Thursday 1 September 2005

Speak now or forever ..........

Constitutional affairs minister Harriet Harman unveils proposals to allow the families of murder victims to tell the killer's trial how they are suffering. The scheme, which has been inspired by a similar system in the United States, will give families the opportunity to speak out before sentence is passed. "What we are proposing is that after the conviction, but before the sentence, they should have an opportunity to say something about how the offence has affected their lives," Harman told the BBC. But a Labour Party election pledge to give rape victims their own barrister in court appears to be absent from the plans.

The Guardian has some comments on this . Such a procedure exists in America. There is an interesting article about this sort of thing which, while relating to tribal affairs amongst Native Americans, explains the concept quite well.

Harman’s proposal is a dangerous step. It is mixing the politics of the gladiatorial arena with administration of justice. Individuals’ reactions to death vary immensely and have no place in a court of law. I was much impressed by the way the family of the black teenager victim of the axe murder conducted themselves.
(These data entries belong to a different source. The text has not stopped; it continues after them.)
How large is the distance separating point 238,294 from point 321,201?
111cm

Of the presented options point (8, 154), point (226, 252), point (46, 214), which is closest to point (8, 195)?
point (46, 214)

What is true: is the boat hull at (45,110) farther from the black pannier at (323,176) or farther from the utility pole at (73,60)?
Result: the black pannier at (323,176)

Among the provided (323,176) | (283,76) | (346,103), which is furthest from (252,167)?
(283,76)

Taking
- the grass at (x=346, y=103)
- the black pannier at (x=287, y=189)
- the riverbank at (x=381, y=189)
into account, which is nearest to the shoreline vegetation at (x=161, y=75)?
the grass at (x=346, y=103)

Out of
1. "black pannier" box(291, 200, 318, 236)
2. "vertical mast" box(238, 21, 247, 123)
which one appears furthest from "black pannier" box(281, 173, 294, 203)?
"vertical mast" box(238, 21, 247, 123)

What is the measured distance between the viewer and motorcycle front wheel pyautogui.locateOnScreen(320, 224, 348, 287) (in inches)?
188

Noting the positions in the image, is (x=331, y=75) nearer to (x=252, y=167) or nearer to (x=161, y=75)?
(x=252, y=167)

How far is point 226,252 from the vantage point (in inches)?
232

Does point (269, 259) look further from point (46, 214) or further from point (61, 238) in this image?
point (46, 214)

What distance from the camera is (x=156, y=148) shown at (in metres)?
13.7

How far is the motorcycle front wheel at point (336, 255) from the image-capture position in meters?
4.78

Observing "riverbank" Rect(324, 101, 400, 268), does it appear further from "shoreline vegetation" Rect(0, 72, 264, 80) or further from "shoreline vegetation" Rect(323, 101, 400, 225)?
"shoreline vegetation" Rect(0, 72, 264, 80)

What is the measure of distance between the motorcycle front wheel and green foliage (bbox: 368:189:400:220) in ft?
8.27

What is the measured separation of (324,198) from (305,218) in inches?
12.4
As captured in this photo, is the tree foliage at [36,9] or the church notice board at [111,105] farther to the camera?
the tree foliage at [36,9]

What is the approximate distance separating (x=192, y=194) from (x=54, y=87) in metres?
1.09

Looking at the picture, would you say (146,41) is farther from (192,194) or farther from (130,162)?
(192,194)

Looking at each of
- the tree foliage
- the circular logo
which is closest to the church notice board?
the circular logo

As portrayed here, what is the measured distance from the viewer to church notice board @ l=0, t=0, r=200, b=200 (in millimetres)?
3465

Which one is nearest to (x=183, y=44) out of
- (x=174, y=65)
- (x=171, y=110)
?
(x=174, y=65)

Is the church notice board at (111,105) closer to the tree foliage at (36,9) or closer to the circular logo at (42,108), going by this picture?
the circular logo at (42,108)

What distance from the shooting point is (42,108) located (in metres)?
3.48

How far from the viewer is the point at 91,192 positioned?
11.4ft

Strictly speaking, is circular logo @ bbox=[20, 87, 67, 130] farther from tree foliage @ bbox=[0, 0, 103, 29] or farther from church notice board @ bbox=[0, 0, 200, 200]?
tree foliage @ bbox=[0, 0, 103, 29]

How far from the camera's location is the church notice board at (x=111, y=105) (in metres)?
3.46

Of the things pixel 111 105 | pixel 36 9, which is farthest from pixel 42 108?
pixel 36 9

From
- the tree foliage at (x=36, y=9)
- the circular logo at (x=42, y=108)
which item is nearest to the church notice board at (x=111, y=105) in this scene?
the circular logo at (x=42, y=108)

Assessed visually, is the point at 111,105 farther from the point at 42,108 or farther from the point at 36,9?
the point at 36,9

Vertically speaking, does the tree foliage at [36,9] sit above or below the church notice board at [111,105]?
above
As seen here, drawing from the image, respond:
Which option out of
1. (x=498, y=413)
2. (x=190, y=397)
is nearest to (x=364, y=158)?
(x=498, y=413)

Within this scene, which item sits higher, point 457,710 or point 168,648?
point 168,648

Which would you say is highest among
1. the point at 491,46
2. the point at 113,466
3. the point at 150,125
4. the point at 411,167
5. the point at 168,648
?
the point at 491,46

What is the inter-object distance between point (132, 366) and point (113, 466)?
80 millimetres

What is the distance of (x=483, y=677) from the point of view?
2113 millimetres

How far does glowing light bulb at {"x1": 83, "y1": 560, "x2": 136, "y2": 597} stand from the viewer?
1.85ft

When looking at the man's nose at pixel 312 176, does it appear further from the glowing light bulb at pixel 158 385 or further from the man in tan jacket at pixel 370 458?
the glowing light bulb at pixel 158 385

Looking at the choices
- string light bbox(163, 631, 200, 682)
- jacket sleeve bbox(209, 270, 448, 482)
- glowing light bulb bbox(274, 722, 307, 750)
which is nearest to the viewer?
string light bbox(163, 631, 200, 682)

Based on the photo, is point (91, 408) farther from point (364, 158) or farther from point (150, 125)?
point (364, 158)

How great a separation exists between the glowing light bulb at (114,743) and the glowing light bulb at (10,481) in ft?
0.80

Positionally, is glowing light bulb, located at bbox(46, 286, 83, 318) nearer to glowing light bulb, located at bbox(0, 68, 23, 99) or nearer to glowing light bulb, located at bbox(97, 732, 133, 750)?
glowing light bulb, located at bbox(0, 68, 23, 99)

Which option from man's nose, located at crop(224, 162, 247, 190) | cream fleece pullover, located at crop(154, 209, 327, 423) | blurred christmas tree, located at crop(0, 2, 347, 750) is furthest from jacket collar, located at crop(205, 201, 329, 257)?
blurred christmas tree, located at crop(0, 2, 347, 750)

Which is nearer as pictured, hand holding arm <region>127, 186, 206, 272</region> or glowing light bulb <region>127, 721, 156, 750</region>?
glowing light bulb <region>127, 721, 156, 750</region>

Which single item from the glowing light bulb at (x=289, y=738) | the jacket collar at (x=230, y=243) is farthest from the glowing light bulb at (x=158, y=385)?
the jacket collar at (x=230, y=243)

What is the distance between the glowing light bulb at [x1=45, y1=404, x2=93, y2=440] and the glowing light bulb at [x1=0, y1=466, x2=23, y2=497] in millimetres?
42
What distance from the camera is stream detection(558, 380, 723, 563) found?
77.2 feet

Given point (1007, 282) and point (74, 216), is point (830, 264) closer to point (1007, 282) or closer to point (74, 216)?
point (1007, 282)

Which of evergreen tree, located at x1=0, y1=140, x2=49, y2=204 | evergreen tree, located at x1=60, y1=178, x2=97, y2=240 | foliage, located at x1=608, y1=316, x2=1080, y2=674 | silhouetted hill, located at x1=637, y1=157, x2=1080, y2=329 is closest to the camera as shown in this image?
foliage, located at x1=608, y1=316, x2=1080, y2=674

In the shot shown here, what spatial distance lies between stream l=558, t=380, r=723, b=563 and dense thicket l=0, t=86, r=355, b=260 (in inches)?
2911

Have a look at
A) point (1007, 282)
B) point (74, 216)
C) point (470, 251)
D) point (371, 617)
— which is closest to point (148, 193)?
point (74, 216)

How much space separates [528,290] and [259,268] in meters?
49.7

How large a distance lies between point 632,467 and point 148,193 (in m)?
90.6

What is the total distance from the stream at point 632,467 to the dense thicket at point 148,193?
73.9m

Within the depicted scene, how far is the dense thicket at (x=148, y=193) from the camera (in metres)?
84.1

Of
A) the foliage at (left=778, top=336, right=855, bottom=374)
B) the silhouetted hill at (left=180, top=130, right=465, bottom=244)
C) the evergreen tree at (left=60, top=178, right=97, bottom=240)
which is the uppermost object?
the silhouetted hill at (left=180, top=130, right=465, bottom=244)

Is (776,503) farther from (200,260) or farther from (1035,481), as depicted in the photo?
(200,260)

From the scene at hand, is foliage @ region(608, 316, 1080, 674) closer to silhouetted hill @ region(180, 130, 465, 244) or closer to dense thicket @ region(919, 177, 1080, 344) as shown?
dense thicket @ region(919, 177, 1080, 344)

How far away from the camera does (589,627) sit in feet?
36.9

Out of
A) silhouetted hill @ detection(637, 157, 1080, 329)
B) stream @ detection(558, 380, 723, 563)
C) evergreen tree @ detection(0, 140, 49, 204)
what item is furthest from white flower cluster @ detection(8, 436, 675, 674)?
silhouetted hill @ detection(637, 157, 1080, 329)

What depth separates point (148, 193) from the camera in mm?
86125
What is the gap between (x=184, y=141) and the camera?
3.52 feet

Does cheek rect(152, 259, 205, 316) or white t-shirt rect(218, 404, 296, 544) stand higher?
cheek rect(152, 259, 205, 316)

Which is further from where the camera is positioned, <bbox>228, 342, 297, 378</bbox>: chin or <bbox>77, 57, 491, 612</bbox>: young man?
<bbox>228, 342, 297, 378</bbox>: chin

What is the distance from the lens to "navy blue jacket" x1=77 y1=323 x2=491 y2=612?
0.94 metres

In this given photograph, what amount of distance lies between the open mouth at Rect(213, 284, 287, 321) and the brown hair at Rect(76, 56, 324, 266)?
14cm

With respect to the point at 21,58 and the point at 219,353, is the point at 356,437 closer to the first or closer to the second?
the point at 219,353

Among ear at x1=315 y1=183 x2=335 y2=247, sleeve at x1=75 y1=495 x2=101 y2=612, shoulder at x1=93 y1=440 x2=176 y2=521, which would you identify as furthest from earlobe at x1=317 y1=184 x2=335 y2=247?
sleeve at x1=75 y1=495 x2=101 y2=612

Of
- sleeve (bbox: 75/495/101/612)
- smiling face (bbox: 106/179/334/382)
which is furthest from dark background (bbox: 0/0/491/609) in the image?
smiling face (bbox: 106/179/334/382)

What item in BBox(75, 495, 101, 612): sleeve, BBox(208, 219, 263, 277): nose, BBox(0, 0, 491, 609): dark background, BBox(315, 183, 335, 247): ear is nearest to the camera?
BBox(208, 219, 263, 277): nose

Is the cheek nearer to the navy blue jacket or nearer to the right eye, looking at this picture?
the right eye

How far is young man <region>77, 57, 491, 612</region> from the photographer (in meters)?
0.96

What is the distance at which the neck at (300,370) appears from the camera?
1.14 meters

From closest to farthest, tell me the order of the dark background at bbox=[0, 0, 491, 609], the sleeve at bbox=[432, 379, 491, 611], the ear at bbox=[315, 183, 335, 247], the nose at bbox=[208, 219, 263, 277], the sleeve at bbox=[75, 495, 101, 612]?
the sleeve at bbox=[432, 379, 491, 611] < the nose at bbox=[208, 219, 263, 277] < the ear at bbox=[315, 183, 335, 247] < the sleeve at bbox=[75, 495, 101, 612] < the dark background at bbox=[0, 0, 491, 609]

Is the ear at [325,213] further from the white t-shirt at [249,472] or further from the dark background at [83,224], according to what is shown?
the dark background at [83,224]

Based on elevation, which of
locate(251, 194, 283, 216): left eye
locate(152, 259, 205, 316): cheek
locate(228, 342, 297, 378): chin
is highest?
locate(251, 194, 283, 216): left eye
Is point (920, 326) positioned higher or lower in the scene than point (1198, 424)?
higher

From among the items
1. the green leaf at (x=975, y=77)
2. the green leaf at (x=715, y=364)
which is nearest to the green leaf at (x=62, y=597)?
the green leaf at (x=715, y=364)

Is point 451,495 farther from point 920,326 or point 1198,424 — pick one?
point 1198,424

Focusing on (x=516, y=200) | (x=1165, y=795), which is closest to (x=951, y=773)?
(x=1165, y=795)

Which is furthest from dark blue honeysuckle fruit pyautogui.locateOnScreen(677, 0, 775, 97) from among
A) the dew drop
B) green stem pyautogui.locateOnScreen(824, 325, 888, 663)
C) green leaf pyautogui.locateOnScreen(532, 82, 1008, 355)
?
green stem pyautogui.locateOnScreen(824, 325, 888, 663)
A while back we had the parents of the little girl who disappeared from a cornfield. There was no doubt as to the effects of their loss but they obviously held their grief for private moments. There have been other public appearances where victims’ relatives have displayed great emotion. Different people handle death differently. Their attitude may vary over time. There can be no doubt that these reactions could affect sentence even in the highest tribunal. More importantly, they would lay the ground to suggestion that a killer had received a greater sentence due to the display of families in court. Coming after sentence, there would be no opportunity for rebuttal to anything they said. Taking an extreme case such as Shipman, the serial murderer doctor. It would be impossible not to be influenced by a veritable march past of loved ones.

The loss of a loved one is not quantified by any violence associated with their death. We have cases pending regarding the right to life of very young children where medical opinion is that they are in a persistent vegetative state and life support should be terminated – something that the parents oppose. Where may this couple demonstrate their loss?

The idea may have been deemed a potential vote winner at the time the Manifesto was written. It ‘seems’ right. One has only to think back to the loss of Diana to realise how universal is suffering and pain to those who might never be involved in any shape or form in a murder trial. The laying of wreaths, teddy bears and other supposed memorabilia from – by and large – those unconnected with a victim is now so widespread and intensive that it has been deemed a road traffic hazard. The axe murder victim guy I mention above drew over 3,500 church mourners. There were more outside the cathedral. Do we really believe that all of these actually knew the lad?

It is the mixing of this sort of emotion with the respect for facts in a due process that is wrong. For myself, in the dreadful event that I might be involved in such a procedure, I would decline. I fail to see the point. That is not to say that I would not see the point of finding the killer in a dark alleyway. Maybe that is why my personality finds the proposal to be so wrong and, indeed, dangerous.